Le parquet de Bobigny a ouvert une enquête préliminaire mercredi, au lendemain des sifflets qui ont accueilli la Marseillaise au début du match amical France-Tunisie.

La Brigade de répression de la délinquance contre la personne est saisie pour «outrages à l’hymne national», un délit passible de 6 mois de prison et 7.500 euros d’amende lorsqu’il est commis en réunion.

Michèle Alliot-Marie, qui avait demandé que le procureur se saisisse de l’affaire, estime que l’enquête «pourra s’appuyer sur les images filmées au cours de la rencontre, grâce à des caméras professionnelles implantées dans le cadre du dispositif spécifique demandé par le ministre depuis le printemps 2008 pour les matches à risque».

Ce nouvel outrage à l’hymne national lors d’une rencontre sportive a déclenché une vive indignation et une série de propositions, dans l’ensemble de la classe politique.

En cas de huées, «le match sera immédiatement arrêté et les membres du gouvernement quitteront l’enceinte sportive», a désormais prévenu la ministre des Sports Roselyne Bachelot à l’issue d’une réunion à l’Elysée à laquelle Jean-Pierre Escalettes, le président de la Fédération française de football (FFF) et Bernard Laporte, secrétaire d’Etat français aux Sports ont été convoqués.

«Tous les matches amicaux avec le pays concerné seront par ailleurs suspendu pour un délai qui reste à fixer», a ajouté la ministre, qui a aussi demandé à Jean-Pierre Escalettes «d’intensifier les actions d’information et d’éducation sportive».

Le premier ministre François Fillon, peu avant les déclarations de la ministre, avait estimé sur RTL que «de manière générale, on devrait interrompre les matchs», en évoquant la «responsabilité des organisateurs».

De quoi faire bondir le vice-président de la Fédération française de football Noël Le Graet qui a aussitôt répondu : «Le sport rassemble et c’est toujours une erreur de ne pas jouer».

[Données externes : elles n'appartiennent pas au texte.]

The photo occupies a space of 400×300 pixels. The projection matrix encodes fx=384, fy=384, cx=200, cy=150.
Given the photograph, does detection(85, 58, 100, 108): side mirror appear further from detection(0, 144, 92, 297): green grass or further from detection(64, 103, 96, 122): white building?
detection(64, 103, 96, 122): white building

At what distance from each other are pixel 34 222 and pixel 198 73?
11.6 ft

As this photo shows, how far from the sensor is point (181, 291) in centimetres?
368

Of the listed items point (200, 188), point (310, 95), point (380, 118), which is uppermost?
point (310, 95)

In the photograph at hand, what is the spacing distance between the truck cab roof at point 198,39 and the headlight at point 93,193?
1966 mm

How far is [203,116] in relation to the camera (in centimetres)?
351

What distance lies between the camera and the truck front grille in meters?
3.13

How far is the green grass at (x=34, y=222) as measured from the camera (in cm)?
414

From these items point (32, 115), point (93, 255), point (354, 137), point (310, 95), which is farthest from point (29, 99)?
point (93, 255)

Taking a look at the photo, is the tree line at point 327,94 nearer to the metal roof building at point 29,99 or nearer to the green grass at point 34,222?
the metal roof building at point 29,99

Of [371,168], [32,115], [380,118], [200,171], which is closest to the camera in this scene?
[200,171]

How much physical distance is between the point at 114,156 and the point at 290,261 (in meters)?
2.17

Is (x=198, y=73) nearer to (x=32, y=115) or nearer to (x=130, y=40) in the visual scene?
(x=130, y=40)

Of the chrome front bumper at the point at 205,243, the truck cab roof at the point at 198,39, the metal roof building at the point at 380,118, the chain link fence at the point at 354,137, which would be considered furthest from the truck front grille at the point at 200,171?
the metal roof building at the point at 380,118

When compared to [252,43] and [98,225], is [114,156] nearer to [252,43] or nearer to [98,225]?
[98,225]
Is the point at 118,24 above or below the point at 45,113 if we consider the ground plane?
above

Mais les annonces du gouvernemen soulèvent de nombreuses questions pour le monde du football.

L’interruption des matches de l’équipe de France en cas de sifflets reste une mesure difficilement applicable dans les faits, selon des responsables du football mondial.

Des questions pour l’instant sans réponse.

Bernard Laporte, le secrétaire d’Etat aux sports propose de son côté de «délocaliser ces matches qui sentent un peu la poudre», citant notamment ceux pouvant opposer les Bleus à des équipes du Maghreb, ou encore au Portugal.

«Arrêtons d’être hypocrites, ne faisons plus ce genre de matches, (…) on va pas donner sans arrêt le bâton pour se faire battre», a-t-il martelé mercredi matin sur RMC.

Parmi les multiples réactions des hommes politiques, le député UMP de Paris, Claude Goasguen, a estimé que Bernard laporte aurait dû «aurait dû partir» du Stade de France.